Observation data (J2000 epoch)
- Constellation: Aquarius
- Right ascension: 22^{h} 30^{m} 36.8^{s}
- Declination: −00° 06′ 37″
- Redshift: 0.0051
- Heliocentric radial velocity: 1,606 km/s
- Galactocentric velocity: 1,723±10 km/s
- Distance: 75.51 ± 8.072 Mly (23.150 ± 2.475 Mpc)
- Apparent magnitude (V): 16.87
- Apparent magnitude (B): 17.35

Characteristics
- Type: compact Im? HII
- Size: 5,450 ly × 4,960 ly (1.67 kpc × 1.52 kpc) (diameter; 25.0 B-mag arcsec^{−2})
- Apparent size (V): 0.24′ × 0.20′

Other designations
- Kinman's Dwarf, PGC 69018

= PHL 293B =

Galaxy in the constellation Aquarius

PHL 293B, also known as Kinman's dwarf, is a low-metallicity blue compact dwarf galaxy about 23.15 Mpc from the Earth in the constellation Aquarius.

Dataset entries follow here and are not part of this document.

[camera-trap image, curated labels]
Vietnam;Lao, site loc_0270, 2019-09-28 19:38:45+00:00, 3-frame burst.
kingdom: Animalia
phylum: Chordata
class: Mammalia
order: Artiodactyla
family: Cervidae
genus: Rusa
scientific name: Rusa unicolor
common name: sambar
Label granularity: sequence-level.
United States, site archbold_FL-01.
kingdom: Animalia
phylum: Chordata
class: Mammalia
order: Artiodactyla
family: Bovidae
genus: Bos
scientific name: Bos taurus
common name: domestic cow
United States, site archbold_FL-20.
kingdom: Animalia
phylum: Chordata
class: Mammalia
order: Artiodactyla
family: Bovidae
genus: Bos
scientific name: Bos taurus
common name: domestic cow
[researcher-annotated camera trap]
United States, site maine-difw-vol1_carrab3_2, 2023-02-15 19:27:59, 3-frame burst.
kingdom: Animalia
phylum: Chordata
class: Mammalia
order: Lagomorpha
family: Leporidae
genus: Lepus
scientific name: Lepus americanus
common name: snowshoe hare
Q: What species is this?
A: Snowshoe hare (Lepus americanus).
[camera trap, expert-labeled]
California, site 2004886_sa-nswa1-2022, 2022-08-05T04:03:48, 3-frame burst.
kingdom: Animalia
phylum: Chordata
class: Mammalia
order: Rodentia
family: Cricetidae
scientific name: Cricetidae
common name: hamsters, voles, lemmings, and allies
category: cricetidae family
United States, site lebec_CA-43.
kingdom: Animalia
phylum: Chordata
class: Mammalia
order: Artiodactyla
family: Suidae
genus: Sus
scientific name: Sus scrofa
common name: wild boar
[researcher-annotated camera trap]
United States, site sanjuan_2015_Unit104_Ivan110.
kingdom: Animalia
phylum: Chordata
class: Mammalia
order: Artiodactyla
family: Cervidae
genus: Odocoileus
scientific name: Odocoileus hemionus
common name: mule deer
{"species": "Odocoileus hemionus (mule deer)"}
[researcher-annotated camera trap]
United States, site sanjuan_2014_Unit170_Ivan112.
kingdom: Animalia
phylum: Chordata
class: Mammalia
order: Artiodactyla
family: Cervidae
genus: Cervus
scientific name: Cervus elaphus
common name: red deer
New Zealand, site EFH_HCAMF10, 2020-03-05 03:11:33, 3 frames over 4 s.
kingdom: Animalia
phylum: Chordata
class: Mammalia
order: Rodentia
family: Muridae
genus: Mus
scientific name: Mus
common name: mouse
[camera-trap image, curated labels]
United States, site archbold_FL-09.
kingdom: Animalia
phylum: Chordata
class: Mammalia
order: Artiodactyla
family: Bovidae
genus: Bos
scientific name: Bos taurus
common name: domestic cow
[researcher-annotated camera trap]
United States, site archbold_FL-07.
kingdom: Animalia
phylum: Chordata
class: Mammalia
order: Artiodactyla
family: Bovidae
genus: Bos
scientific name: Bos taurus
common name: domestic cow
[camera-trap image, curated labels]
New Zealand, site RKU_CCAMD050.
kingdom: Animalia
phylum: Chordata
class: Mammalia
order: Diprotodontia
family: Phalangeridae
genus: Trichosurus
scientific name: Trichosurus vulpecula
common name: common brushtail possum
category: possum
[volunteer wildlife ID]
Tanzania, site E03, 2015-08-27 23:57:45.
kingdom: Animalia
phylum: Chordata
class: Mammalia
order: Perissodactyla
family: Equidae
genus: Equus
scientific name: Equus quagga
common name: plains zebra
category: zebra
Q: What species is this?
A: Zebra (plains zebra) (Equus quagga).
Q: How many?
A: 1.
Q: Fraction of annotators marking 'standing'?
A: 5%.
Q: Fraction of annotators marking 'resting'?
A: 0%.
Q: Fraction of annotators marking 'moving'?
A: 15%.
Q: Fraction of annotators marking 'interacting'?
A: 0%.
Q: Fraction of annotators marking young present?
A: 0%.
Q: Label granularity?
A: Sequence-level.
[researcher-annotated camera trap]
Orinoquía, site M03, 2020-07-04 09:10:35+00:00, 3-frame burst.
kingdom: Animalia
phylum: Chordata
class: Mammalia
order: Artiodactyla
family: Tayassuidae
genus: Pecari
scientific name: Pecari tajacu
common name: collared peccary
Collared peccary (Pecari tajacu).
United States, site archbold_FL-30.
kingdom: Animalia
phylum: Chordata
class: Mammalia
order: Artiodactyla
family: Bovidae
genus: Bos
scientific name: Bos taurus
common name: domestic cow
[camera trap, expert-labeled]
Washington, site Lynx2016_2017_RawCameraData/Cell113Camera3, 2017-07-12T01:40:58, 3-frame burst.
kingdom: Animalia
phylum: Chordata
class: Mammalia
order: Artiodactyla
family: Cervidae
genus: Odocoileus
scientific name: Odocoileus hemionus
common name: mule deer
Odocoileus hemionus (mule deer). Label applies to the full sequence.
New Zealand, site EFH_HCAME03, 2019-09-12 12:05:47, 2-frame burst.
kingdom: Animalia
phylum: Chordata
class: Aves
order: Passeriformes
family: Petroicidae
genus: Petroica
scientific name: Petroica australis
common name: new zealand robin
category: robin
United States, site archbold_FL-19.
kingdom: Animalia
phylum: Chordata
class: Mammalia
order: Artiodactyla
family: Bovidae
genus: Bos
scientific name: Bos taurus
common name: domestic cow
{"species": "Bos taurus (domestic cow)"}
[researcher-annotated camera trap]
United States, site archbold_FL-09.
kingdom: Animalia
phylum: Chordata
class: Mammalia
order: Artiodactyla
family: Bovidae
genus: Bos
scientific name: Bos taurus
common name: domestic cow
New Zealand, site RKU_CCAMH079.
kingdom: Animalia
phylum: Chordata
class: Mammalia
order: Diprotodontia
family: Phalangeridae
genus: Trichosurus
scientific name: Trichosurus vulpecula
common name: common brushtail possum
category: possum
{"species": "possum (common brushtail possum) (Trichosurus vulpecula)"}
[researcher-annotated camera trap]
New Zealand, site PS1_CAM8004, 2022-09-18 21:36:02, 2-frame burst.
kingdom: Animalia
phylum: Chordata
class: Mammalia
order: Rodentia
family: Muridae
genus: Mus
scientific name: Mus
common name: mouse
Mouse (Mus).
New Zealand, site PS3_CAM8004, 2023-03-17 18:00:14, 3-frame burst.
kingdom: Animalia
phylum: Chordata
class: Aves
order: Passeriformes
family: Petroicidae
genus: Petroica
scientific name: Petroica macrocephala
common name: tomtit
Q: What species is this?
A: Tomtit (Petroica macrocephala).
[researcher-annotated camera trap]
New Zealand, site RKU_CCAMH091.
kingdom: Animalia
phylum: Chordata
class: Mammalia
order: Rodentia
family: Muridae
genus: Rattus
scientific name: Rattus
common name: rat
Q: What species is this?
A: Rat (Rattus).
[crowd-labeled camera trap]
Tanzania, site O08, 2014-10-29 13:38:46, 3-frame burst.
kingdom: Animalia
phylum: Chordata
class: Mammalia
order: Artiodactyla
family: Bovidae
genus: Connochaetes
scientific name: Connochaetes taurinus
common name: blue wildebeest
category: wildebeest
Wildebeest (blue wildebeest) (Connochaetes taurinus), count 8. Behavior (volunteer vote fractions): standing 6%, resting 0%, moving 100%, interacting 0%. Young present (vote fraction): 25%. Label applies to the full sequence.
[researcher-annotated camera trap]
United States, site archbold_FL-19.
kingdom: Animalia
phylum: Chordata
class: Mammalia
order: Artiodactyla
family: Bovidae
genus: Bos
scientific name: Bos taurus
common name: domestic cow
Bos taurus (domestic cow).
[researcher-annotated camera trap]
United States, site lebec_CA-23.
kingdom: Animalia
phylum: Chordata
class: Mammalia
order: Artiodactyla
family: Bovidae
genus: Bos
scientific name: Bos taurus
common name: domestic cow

It had a very likely associated, notable, blue-light, long-lived star with constant outbursts or a large supernova observed to have faded and which then disappeared. Although this bright visible jet-producing object responsible for broad hydrogen emission lines with P Cygni profiles was widely considered to be a luminous blue variable ejecting matter, other studies posited the mentioned, competing, explanations for the bright light source within.

==Observation history==
PHL 293 was first listed as entry 293 in a catalogue of faint blue stars published by Guillermo Haro and Willem Jacob Luyten in 1962. In 1965, Thomas Kinman observed two faint possible companions to it, about 1 ' away, which he dubbed A and B. HL 293B, sometimes called Kinman's Dwarf, was noted to be an extragalactic, nonstellar object, with a jet, approximately 22.6 Mpc away from Earth. The acronym PHL has since been applied to distinguish it from other HL catalogues; it is most commonly referred to by astronomers as PHL 293B. The galaxy was identified as a blue compact dwarf, a type of small irregular galaxy undergoing a strong burst of star formation.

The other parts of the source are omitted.